◆ TRY IT
With the images removed, write out every line below exactly.

◆ THE DATA
<<<<

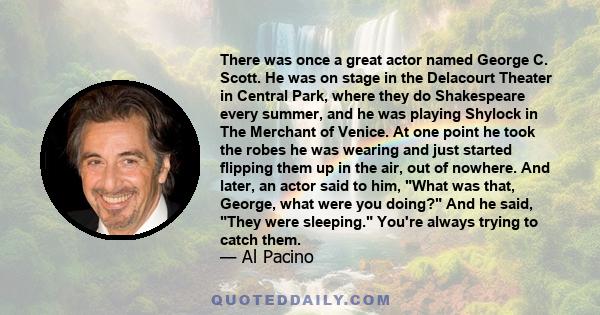 There was once a great actor named George C. Scott. He was on stage in the Delacourt Theater in Central Park, where they do Shakespeare every summer, and he was playing Shylock in The Merchant of Venice. At one point he took the robes he was wearing and just started flipping them up in the air, out of nowhere. And later, an actor said to him, "What was that, George, what were you doing?" And he said, "They were sleeping." You're always trying to catch them.
— Al Pacino

QUOTEDDAILY.COM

>>>>

◆ WRITTEN ANSWER
 There was once a great actor named George C. Scott. He was on stage in the Delacourt Theater in Central Park, where they do Shakespeare every summer, and he was playing Shylock in The Merchant of Venice. At one point he took the robes he was wearing and just started flipping them up in the air, out of nowhere. And later, an actor said to him, "What was that, George, what were you doing?" And he said, "They were sleeping." You're always trying to catch them.
— Al Pacino

QUOTEDDAILY.COM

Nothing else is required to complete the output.